- **SUPPLIED DATA**

%%

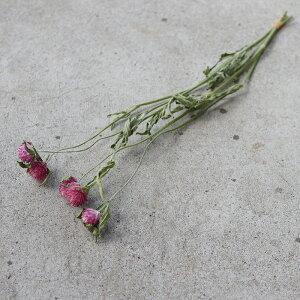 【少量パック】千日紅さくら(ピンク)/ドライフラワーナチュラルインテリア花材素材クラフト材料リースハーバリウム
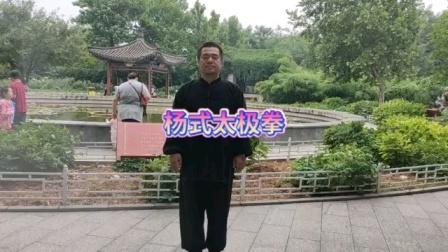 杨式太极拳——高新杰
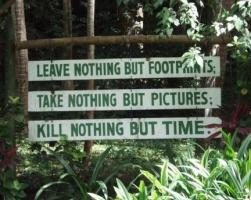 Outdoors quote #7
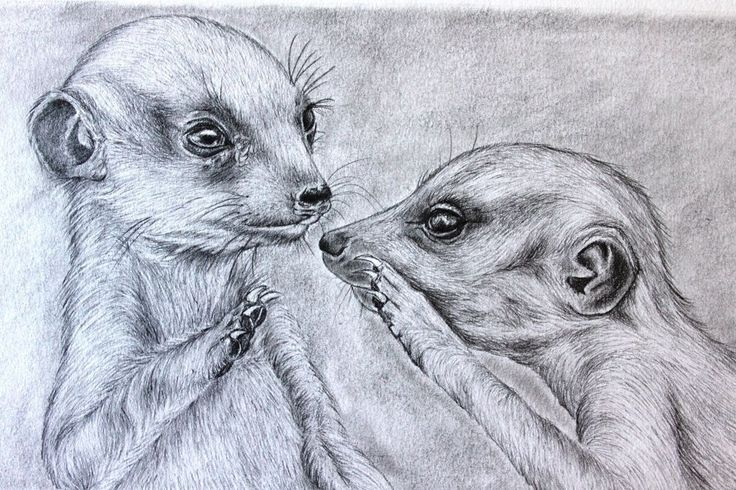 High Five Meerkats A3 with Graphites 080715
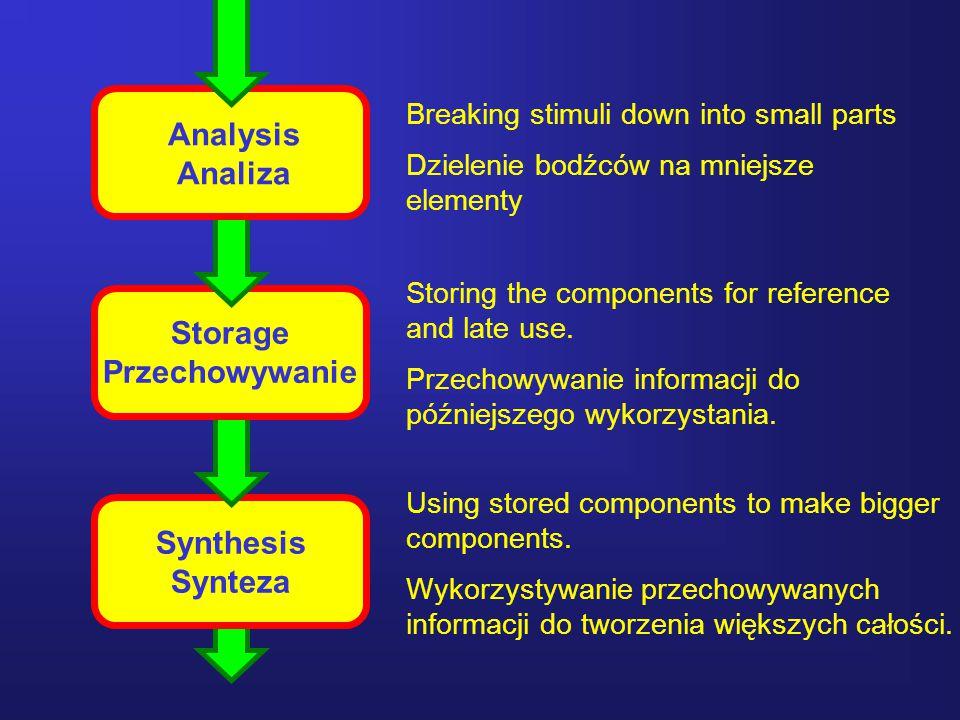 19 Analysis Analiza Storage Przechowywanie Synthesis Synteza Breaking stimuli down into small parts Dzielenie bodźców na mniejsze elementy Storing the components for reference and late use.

%%
%%

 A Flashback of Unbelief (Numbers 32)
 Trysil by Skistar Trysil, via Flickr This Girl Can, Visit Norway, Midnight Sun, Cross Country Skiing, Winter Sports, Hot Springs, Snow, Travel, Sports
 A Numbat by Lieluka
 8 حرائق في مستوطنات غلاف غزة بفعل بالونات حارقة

%%
%%

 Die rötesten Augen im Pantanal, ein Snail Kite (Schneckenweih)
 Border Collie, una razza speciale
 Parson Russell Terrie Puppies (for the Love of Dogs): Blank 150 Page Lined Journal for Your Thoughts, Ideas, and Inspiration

%%

- **REQUIRED WORK**
From the records above, transcribe without alteration every line from the one with "Trysil by Skistar" to the one with "8 حرائق في مستوطنات", inclusive.

- **RESPONSE TO THE TASK**
 Trysil by Skistar Trysil, via Flickr This Girl Can, Visit Norway, Midnight Sun, Cross Country Skiing, Winter Sports, Hot Springs, Snow, Travel, Sports
 A Numbat by Lieluka
 8 حرائق في مستوطنات غلاف غزة بفعل بالونات حارقة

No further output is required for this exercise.